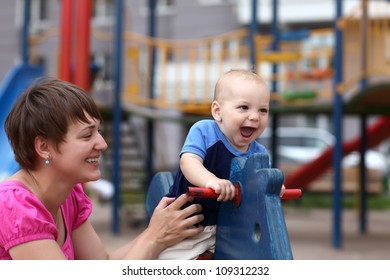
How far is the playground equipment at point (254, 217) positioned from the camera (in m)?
1.68

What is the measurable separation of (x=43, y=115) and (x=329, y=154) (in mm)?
8680

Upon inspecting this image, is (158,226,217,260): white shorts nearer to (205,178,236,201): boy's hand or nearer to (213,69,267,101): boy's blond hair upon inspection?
(205,178,236,201): boy's hand

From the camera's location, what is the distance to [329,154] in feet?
33.2

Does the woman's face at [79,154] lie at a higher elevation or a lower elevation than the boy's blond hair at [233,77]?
lower

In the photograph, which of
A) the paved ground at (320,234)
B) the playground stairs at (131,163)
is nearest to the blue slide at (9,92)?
the paved ground at (320,234)

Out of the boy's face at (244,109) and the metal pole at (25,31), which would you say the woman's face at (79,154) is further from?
the metal pole at (25,31)

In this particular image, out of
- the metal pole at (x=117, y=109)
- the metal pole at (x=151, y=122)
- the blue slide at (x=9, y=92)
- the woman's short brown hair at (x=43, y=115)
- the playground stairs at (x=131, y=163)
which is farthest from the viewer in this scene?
the playground stairs at (x=131, y=163)

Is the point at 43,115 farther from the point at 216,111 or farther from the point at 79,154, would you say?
the point at 216,111

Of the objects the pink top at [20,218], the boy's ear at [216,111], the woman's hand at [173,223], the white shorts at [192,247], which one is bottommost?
the white shorts at [192,247]

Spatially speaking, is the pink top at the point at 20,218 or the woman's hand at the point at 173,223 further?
the woman's hand at the point at 173,223

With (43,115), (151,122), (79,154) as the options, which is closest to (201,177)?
→ (79,154)

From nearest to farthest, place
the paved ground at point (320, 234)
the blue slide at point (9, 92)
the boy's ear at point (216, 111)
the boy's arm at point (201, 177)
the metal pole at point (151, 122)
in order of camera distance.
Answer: the boy's arm at point (201, 177) < the boy's ear at point (216, 111) < the blue slide at point (9, 92) < the paved ground at point (320, 234) < the metal pole at point (151, 122)

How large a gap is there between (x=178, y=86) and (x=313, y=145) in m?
8.93

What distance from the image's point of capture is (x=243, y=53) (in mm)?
15219
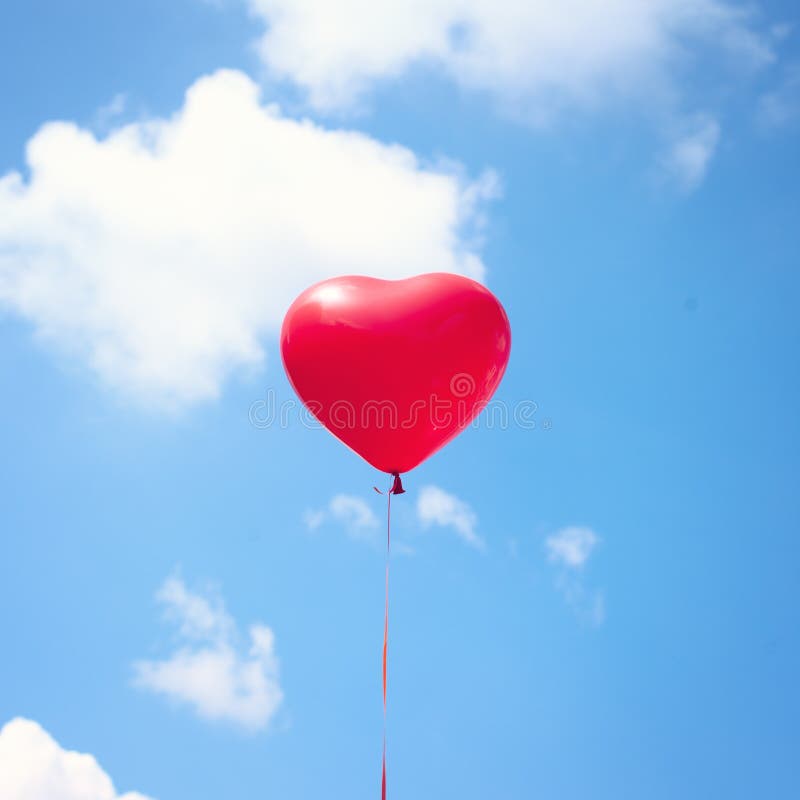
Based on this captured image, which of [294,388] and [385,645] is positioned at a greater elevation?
[294,388]

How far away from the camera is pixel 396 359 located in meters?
7.53

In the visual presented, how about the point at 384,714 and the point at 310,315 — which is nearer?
the point at 384,714

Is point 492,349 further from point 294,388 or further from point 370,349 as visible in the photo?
point 294,388

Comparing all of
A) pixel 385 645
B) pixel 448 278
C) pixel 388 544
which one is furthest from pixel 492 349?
pixel 385 645

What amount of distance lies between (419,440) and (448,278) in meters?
1.32

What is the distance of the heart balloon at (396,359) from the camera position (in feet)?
24.8

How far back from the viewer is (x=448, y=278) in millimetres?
7852

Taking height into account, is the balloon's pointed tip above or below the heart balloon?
below

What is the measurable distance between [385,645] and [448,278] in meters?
2.94

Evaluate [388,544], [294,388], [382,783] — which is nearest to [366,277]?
[294,388]

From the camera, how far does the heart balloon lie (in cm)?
756

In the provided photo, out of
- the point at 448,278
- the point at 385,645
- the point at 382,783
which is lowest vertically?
the point at 382,783

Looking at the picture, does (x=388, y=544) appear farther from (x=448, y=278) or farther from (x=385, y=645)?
(x=448, y=278)

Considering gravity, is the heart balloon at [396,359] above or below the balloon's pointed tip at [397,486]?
above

WHAT YOU SHOULD DO ▸ Put every line above into a Markdown table with the columns "No." and "Line", numbering the rows and skipping blank lines. Leave the pictures out of the table.

EXERCISE OUTPUT ▸
| No. | Line |
|---|---|
| 1 | How far is the playground equipment at point (254, 217) positioned from the camera (in m)? |
| 2 | 1.68 |
| 3 | What is the measurable separation of (x=43, y=115) and (x=329, y=154) (in mm)? |
| 4 | 8680 |
| 5 | Upon inspecting this image, is (158,226,217,260): white shorts nearer to (205,178,236,201): boy's hand or nearer to (213,69,267,101): boy's blond hair upon inspection? |
| 6 | (205,178,236,201): boy's hand |
| 7 | From the camera's location, what is the distance to [329,154] in feet? |
| 8 | 33.2 |
| 9 | Does the woman's face at [79,154] lie at a higher elevation or a lower elevation than the boy's blond hair at [233,77]? |
| 10 | lower |
| 11 | In the photograph, which of |
| 12 | A) the paved ground at (320,234) |
| 13 | B) the playground stairs at (131,163) |
| 14 | is nearest to the blue slide at (9,92)? |
| 15 | the paved ground at (320,234) |
| 16 | Out of the boy's face at (244,109) and the metal pole at (25,31), which would you say the woman's face at (79,154) is further from? |
| 17 | the metal pole at (25,31) |
| 18 | In this particular image, out of |
| 19 | - the metal pole at (x=117, y=109) |
| 20 | - the metal pole at (x=151, y=122) |
| 21 | - the blue slide at (x=9, y=92) |
| 22 | - the woman's short brown hair at (x=43, y=115) |
| 23 | - the playground stairs at (x=131, y=163) |
| 24 | which is farthest from the viewer in this scene? |
| 25 | the playground stairs at (x=131, y=163) |
| 26 | Is the point at 43,115 farther from the point at 216,111 or farther from the point at 79,154, would you say? |
| 27 | the point at 216,111 |
| 28 | Of the objects the pink top at [20,218], the boy's ear at [216,111], the woman's hand at [173,223], the white shorts at [192,247], which one is bottommost? |
| 29 | the white shorts at [192,247] |
| 30 | Spatially speaking, is the pink top at the point at 20,218 or the woman's hand at the point at 173,223 further? |
| 31 | the woman's hand at the point at 173,223 |
| 32 | With (43,115), (151,122), (79,154) as the options, which is closest to (201,177)? |
| 33 | → (79,154) |
| 34 | From nearest to farthest, place |
| 35 | the paved ground at point (320, 234) |
| 36 | the blue slide at point (9, 92) |
| 37 | the boy's ear at point (216, 111) |
| 38 | the boy's arm at point (201, 177) |
| 39 | the metal pole at point (151, 122) |
| 40 | in order of camera distance. |
| 41 | Answer: the boy's arm at point (201, 177) < the boy's ear at point (216, 111) < the blue slide at point (9, 92) < the paved ground at point (320, 234) < the metal pole at point (151, 122) |
| 42 | How large a gap is there between (x=178, y=86) and (x=313, y=145) in m? |
| 43 | 8.93 |
| 44 | What distance from the image's point of capture is (x=243, y=53) (in mm)? |
| 45 | 15219 |
| 46 | Based on this captured image, which of [294,388] and [385,645] is positioned at a greater elevation? |
| 47 | [294,388] |
| 48 | How far away from the camera is pixel 396 359 located in meters? |
| 49 | 7.53 |
| 50 | In the visual presented, how about the point at 384,714 and the point at 310,315 — which is nearer? |
| 51 | the point at 384,714 |
| 52 | Is point 492,349 further from point 294,388 or further from point 370,349 as visible in the photo? |
| 53 | point 294,388 |
| 54 | Comparing all of |
| 55 | A) pixel 385 645 |
| 56 | B) pixel 448 278 |
| 57 | C) pixel 388 544 |
| 58 | which one is furthest from pixel 492 349? |
| 59 | pixel 385 645 |
| 60 | What amount of distance lies between (419,440) and (448,278) in meters? |
| 61 | 1.32 |
| 62 | What is the distance of the heart balloon at (396,359) from the camera position (in feet)? |
| 63 | 24.8 |
| 64 | How far back from the viewer is (x=448, y=278) in millimetres? |
| 65 | 7852 |
| 66 | Taking height into account, is the balloon's pointed tip above or below the heart balloon? |
| 67 | below |
| 68 | What is the measurable distance between [385,645] and [448,278] in meters? |
| 69 | 2.94 |
| 70 | Evaluate [388,544], [294,388], [382,783] — which is nearest to [366,277]? |
| 71 | [294,388] |
| 72 | From the camera, how far does the heart balloon lie (in cm)? |
| 73 | 756 |
| 74 | In the provided photo, out of |
| 75 | - the point at 448,278 |
| 76 | - the point at 385,645 |
| 77 | - the point at 382,783 |
| 78 | which is lowest vertically? |
| 79 | the point at 382,783 |
| 80 | Looking at the picture, does (x=388, y=544) appear farther from (x=448, y=278) or farther from (x=385, y=645)? |
| 81 | (x=448, y=278) |
| 82 | Considering gravity, is the heart balloon at [396,359] above or below the balloon's pointed tip at [397,486]? |
| 83 | above |